## PROBLEM STATEMENT:
Word for word, transcribe the data below.
____
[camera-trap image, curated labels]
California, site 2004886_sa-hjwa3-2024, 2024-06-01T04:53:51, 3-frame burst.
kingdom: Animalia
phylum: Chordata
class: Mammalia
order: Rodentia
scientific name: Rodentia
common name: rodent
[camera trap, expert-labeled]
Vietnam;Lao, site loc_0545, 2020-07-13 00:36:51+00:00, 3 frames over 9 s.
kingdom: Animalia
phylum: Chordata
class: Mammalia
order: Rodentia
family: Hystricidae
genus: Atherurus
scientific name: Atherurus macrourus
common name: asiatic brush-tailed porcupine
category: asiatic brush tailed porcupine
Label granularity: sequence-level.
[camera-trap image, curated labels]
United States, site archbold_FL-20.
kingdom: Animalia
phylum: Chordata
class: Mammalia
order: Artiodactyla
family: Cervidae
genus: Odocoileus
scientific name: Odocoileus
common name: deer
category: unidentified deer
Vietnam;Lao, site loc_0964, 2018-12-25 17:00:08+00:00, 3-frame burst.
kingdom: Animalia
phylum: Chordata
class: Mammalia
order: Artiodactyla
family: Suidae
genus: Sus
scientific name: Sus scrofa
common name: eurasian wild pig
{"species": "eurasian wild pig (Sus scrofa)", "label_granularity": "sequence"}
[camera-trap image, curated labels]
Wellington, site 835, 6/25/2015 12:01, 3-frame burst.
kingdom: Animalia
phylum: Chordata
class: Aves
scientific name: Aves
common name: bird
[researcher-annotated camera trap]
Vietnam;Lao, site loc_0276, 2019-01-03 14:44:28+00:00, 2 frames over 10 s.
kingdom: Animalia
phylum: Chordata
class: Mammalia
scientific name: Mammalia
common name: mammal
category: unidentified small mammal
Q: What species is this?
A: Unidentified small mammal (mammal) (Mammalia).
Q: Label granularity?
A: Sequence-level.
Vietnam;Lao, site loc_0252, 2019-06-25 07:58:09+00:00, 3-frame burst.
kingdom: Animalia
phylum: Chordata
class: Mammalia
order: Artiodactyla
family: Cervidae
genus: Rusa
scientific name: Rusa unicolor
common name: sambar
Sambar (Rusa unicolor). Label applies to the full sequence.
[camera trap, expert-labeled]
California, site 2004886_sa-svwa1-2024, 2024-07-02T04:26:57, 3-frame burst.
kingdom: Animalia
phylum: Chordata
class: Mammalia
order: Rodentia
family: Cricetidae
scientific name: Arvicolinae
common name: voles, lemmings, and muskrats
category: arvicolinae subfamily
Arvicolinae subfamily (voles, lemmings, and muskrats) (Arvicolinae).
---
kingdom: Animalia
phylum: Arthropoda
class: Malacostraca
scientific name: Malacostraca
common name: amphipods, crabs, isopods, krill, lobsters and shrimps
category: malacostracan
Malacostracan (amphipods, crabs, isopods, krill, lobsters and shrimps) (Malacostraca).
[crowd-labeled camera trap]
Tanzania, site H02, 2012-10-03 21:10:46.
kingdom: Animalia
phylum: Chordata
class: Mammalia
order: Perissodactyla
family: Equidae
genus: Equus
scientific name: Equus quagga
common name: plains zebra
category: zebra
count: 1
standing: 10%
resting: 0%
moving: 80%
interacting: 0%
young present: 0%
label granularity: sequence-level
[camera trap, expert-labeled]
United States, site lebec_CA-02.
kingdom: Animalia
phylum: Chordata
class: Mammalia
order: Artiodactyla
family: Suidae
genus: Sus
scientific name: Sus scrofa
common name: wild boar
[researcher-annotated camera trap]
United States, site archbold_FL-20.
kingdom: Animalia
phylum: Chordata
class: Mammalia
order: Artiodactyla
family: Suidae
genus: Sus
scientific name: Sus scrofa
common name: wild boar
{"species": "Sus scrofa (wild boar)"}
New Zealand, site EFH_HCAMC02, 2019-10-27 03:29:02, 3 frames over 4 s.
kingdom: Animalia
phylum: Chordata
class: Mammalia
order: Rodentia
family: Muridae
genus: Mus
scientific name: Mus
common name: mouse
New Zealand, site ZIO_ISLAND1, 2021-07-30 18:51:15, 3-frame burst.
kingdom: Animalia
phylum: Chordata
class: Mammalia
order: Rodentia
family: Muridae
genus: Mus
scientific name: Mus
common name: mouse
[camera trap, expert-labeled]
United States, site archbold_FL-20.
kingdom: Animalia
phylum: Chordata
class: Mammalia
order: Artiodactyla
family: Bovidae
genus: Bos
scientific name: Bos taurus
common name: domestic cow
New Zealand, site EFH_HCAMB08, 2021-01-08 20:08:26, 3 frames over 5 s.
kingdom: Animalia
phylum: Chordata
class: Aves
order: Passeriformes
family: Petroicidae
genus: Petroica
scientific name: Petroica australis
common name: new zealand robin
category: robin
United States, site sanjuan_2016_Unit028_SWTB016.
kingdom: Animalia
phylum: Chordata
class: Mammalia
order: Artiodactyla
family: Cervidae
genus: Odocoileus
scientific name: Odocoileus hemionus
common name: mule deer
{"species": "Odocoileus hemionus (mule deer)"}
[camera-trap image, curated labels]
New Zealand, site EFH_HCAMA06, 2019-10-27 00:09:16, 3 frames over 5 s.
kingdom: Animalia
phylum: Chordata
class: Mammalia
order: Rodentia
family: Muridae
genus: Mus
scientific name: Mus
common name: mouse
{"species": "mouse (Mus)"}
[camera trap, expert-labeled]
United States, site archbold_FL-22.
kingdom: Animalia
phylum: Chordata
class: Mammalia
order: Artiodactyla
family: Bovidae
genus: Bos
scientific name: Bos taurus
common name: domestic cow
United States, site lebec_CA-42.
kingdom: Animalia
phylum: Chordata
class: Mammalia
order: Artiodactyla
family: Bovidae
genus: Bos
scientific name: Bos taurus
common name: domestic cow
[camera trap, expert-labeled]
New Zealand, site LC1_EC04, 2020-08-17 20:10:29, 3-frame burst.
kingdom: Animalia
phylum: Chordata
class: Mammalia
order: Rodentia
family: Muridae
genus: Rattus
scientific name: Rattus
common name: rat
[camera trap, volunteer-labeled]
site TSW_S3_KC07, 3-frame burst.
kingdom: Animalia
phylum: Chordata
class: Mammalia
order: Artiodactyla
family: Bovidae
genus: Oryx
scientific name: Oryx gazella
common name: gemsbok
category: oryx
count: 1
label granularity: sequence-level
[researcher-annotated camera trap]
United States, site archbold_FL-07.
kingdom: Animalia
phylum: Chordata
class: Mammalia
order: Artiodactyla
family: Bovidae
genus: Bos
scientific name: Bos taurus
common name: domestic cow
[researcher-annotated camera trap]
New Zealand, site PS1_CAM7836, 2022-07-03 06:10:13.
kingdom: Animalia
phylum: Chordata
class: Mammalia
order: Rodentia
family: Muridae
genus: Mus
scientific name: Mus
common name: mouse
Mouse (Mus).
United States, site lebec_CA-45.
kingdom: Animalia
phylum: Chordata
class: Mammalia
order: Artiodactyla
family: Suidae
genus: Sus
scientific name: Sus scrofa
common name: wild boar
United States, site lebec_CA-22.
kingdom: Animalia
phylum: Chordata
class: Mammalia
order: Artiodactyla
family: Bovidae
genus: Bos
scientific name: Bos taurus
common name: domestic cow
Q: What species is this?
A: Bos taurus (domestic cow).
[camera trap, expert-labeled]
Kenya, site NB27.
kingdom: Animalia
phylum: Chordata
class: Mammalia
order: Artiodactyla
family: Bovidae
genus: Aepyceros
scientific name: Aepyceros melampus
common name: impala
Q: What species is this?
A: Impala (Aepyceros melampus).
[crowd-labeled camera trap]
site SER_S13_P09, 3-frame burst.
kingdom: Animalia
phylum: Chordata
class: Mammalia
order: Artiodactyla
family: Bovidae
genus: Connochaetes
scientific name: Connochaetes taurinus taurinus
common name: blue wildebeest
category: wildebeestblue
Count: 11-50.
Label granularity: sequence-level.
____
## EXERCISE RESULT:
[camera-trap image, curated labels]
California, site 2004886_sa-hjwa3-2024, 2024-06-01T04:53:51, 3-frame burst.
kingdom: Animalia
phylum: Chordata
class: Mammalia
order: Rodentia
scientific name: Rodentia
common name: rodent
[camera trap, expert-labeled]
Vietnam;Lao, site loc_0545, 2020-07-13 00:36:51+00:00, 3 frames over 9 s.
kingdom: Animalia
phylum: Chordata
class: Mammalia
order: Rodentia
family: Hystricidae
genus: Atherurus
scientific name: Atherurus macrourus
common name: asiatic brush-tailed porcupine
category: asiatic brush tailed porcupine
Label granularity: sequence-level.
[camera-trap image, curated labels]
United States, site archbold_FL-20.
kingdom: Animalia
phylum: Chordata
class: Mammalia
order: Artiodactyla
family: Cervidae
genus: Odocoileus
scientific name: Odocoileus
common name: deer
category: unidentified deer
Vietnam;Lao, site loc_0964, 2018-12-25 17:00:08+00:00, 3-frame burst.
kingdom: Animalia
phylum: Chordata
class: Mammalia
order: Artiodactyla
family: Suidae
genus: Sus
scientific name: Sus scrofa
common name: eurasian wild pig
{"species": "eurasian wild pig (Sus scrofa)", "label_granularity": "sequence"}
[camera-trap image, curated labels]
Wellington, site 835, 6/25/2015 12:01, 3-frame burst.
kingdom: Animalia
phylum: Chordata
class: Aves
scientific name: Aves
common name: bird
[researcher-annotated camera trap]
Vietnam;Lao, site loc_0276, 2019-01-03 14:44:28+00:00, 2 frames over 10 s.
kingdom: Animalia
phylum: Chordata
class: Mammalia
scientific name: Mammalia
common name: mammal
category: unidentified small mammal
Q: What species is this?
A: Unidentified small mammal (mammal) (Mammalia).
Q: Label granularity?
A: Sequence-level.
Vietnam;Lao, site loc_0252, 2019-06-25 07:58:09+00:00, 3-frame burst.
kingdom: Animalia
phylum: Chordata
class: Mammalia
order: Artiodactyla
family: Cervidae
genus: Rusa
scientific name: Rusa unicolor
common name: sambar
Sambar (Rusa unicolor). Label applies to the full sequence.
[camera trap, expert-labeled]
California, site 2004886_sa-svwa1-2024, 2024-07-02T04:26:57, 3-frame burst.
kingdom: Animalia
phylum: Chordata
class: Mammalia
order: Rodentia
family: Cricetidae
scientific name: Arvicolinae
common name: voles, lemmings, and muskrats
category: arvicolinae subfamily
Arvicolinae subfamily (voles, lemmings, and muskrats) (Arvicolinae).
---
kingdom: Animalia
phylum: Arthropoda
class: Malacostraca
scientific name: Malacostraca
common name: amphipods, crabs, isopods, krill, lobsters and shrimps
category: malacostracan
Malacostracan (amphipods, crabs, isopods, krill, lobsters and shrimps) (Malacostraca).
[crowd-labeled camera trap]
Tanzania, site H02, 2012-10-03 21:10:46.
kingdom: Animalia
phylum: Chordata
class: Mammalia
order: Perissodactyla
family: Equidae
genus: Equus
scientific name: Equus quagga
common name: plains zebra
category: zebra
count: 1
standing: 10%
resting: 0%
moving: 80%
interacting: 0%
young present: 0%
label granularity: sequence-level
[camera trap, expert-labeled]
United States, site lebec_CA-02.
kingdom: Animalia
phylum: Chordata
class: Mammalia
order: Artiodactyla
family: Suidae
genus: Sus
scientific name: Sus scrofa
common name: wild boar
[researcher-annotated camera trap]
United States, site archbold_FL-20.
kingdom: Animalia
phylum: Chordata
class: Mammalia
order: Artiodactyla
family: Suidae
genus: Sus
scientific name: Sus scrofa
common name: wild boar
{"species": "Sus scrofa (wild boar)"}
New Zealand, site EFH_HCAMC02, 2019-10-27 03:29:02, 3 frames over 4 s.
kingdom: Animalia
phylum: Chordata
class: Mammalia
order: Rodentia
family: Muridae
genus: Mus
scientific name: Mus
common name: mouse
New Zealand, site ZIO_ISLAND1, 2021-07-30 18:51:15, 3-frame burst.
kingdom: Animalia
phylum: Chordata
class: Mammalia
order: Rodentia
family: Muridae
genus: Mus
scientific name: Mus
common name: mouse
[camera trap, expert-labeled]
United States, site archbold_FL-20.
kingdom: Animalia
phylum: Chordata
class: Mammalia
order: Artiodactyla
family: Bovidae
genus: Bos
scientific name: Bos taurus
common name: domestic cow
New Zealand, site EFH_HCAMB08, 2021-01-08 20:08:26, 3 frames over 5 s.
kingdom: Animalia
phylum: Chordata
class: Aves
order: Passeriformes
family: Petroicidae
genus: Petroica
scientific name: Petroica australis
common name: new zealand robin
category: robin
United States, site sanjuan_2016_Unit028_SWTB016.
kingdom: Animalia
phylum: Chordata
class: Mammalia
order: Artiodactyla
family: Cervidae
genus: Odocoileus
scientific name: Odocoileus hemionus
common name: mule deer
{"species": "Odocoileus hemionus (mule deer)"}
[camera-trap image, curated labels]
New Zealand, site EFH_HCAMA06, 2019-10-27 00:09:16, 3 frames over 5 s.
kingdom: Animalia
phylum: Chordata
class: Mammalia
order: Rodentia
family: Muridae
genus: Mus
scientific name: Mus
common name: mouse
{"species": "mouse (Mus)"}
[camera trap, expert-labeled]
United States, site archbold_FL-22.
kingdom: Animalia
phylum: Chordata
class: Mammalia
order: Artiodactyla
family: Bovidae
genus: Bos
scientific name: Bos taurus
common name: domestic cow
United States, site lebec_CA-42.
kingdom: Animalia
phylum: Chordata
class: Mammalia
order: Artiodactyla
family: Bovidae
genus: Bos
scientific name: Bos taurus
common name: domestic cow
[camera trap, expert-labeled]
New Zealand, site LC1_EC04, 2020-08-17 20:10:29, 3-frame burst.
kingdom: Animalia
phylum: Chordata
class: Mammalia
order: Rodentia
family: Muridae
genus: Rattus
scientific name: Rattus
common name: rat
[camera trap, volunteer-labeled]
site TSW_S3_KC07, 3-frame burst.
kingdom: Animalia
phylum: Chordata
class: Mammalia
order: Artiodactyla
family: Bovidae
genus: Oryx
scientific name: Oryx gazella
common name: gemsbok
category: oryx
count: 1
label granularity: sequence-level
[researcher-annotated camera trap]
United States, site archbold_FL-07.
kingdom: Animalia
phylum: Chordata
class: Mammalia
order: Artiodactyla
family: Bovidae
genus: Bos
scientific name: Bos taurus
common name: domestic cow
[researcher-annotated camera trap]
New Zealand, site PS1_CAM7836, 2022-07-03 06:10:13.
kingdom: Animalia
phylum: Chordata
class: Mammalia
order: Rodentia
family: Muridae
genus: Mus
scientific name: Mus
common name: mouse
Mouse (Mus).
United States, site lebec_CA-45.
kingdom: Animalia
phylum: Chordata
class: Mammalia
order: Artiodactyla
family: Suidae
genus: Sus
scientific name: Sus scrofa
common name: wild boar
United States, site lebec_CA-22.
kingdom: Animalia
phylum: Chordata
class: Mammalia
order: Artiodactyla
family: Bovidae
genus: Bos
scientific name: Bos taurus
common name: domestic cow
Q: What species is this?
A: Bos taurus (domestic cow).
[camera trap, expert-labeled]
Kenya, site NB27.
kingdom: Animalia
phylum: Chordata
class: Mammalia
order: Artiodactyla
family: Bovidae
genus: Aepyceros
scientific name: Aepyceros melampus
common name: impala
Q: What species is this?
A: Impala (Aepyceros melampus).
[crowd-labeled camera trap]
site SER_S13_P09, 3-frame burst.
kingdom: Animalia
phylum: Chordata
class: Mammalia
order: Artiodactyla
family: Bovidae
genus: Connochaetes
scientific name: Connochaetes taurinus taurinus
common name: blue wildebeest
category: wildebeestblue
Count: 11-50.
Label granularity: sequence-level.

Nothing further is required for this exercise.